◆ What is being asked ◆
Report only how many lines in the data below contain the string "point", with case counting.

◆ Given records ◆
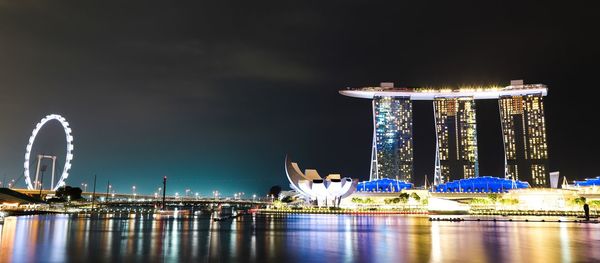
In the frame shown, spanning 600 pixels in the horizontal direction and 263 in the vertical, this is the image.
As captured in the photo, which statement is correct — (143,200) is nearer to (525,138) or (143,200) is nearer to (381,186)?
(381,186)

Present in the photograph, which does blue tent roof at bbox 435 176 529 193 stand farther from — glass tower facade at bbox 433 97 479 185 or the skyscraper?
the skyscraper

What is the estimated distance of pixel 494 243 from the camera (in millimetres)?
28172

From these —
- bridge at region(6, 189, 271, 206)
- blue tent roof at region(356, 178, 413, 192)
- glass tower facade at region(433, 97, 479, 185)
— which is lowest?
bridge at region(6, 189, 271, 206)

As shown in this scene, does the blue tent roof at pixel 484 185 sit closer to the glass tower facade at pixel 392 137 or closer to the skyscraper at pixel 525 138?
the glass tower facade at pixel 392 137

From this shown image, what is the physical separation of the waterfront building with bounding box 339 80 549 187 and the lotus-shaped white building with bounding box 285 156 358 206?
40821 millimetres

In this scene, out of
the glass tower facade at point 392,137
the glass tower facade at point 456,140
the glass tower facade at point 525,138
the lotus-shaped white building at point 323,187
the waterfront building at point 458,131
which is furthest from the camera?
the glass tower facade at point 456,140

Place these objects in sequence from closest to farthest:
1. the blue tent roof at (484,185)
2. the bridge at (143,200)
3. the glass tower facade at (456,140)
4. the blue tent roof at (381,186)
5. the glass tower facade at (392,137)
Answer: the blue tent roof at (484,185)
the blue tent roof at (381,186)
the bridge at (143,200)
the glass tower facade at (392,137)
the glass tower facade at (456,140)

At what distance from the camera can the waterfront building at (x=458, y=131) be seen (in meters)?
148

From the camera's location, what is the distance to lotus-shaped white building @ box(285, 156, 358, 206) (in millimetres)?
104750

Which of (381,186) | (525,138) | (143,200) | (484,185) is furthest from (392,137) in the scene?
(143,200)

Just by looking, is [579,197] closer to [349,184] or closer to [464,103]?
[349,184]

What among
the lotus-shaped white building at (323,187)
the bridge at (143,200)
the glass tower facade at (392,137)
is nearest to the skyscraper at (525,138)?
the glass tower facade at (392,137)

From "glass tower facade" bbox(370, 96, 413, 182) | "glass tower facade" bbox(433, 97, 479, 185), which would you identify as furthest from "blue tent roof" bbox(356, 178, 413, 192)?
"glass tower facade" bbox(433, 97, 479, 185)

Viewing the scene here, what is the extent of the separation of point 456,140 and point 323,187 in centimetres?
6532
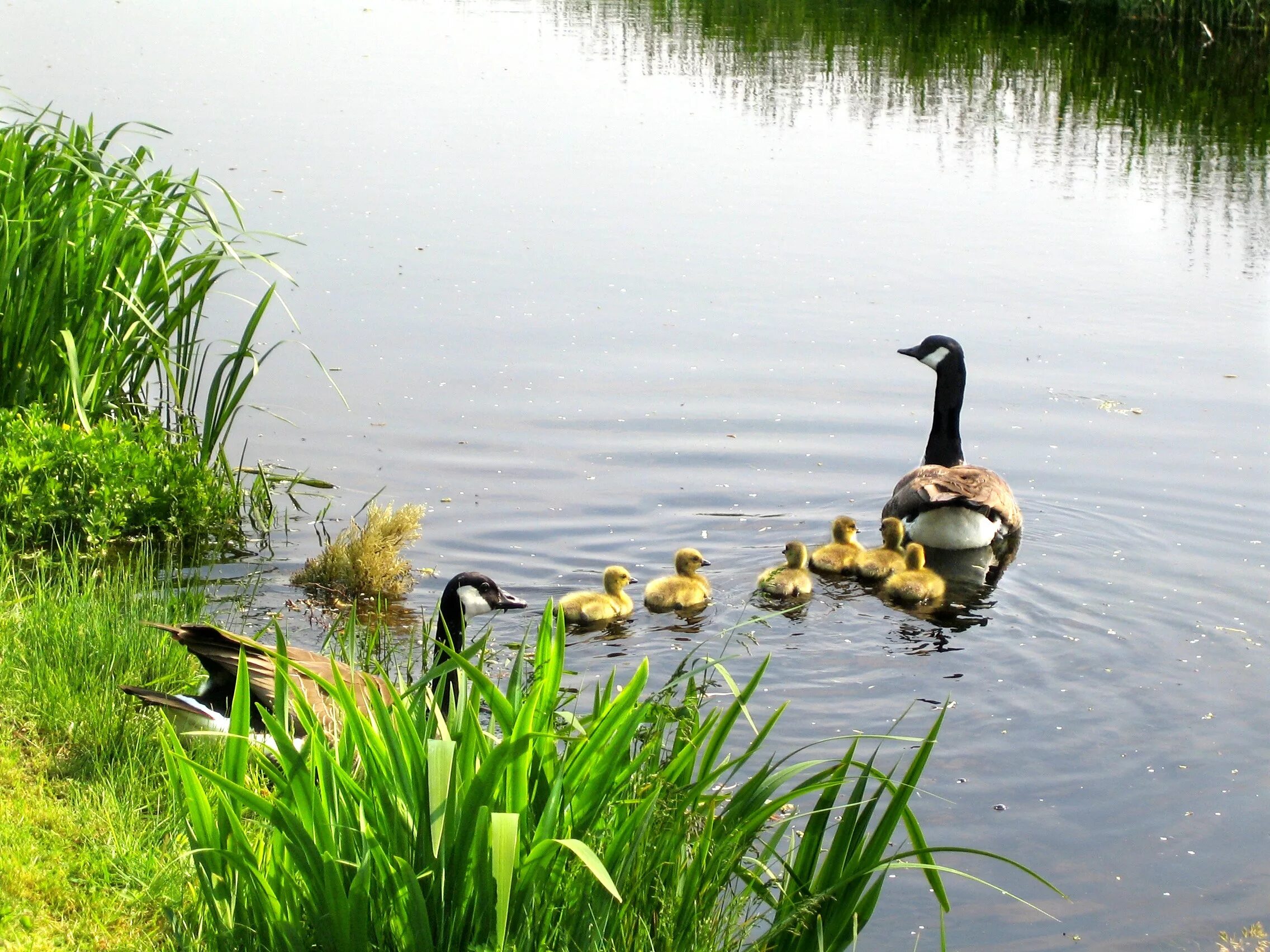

◆ Final result ◆
7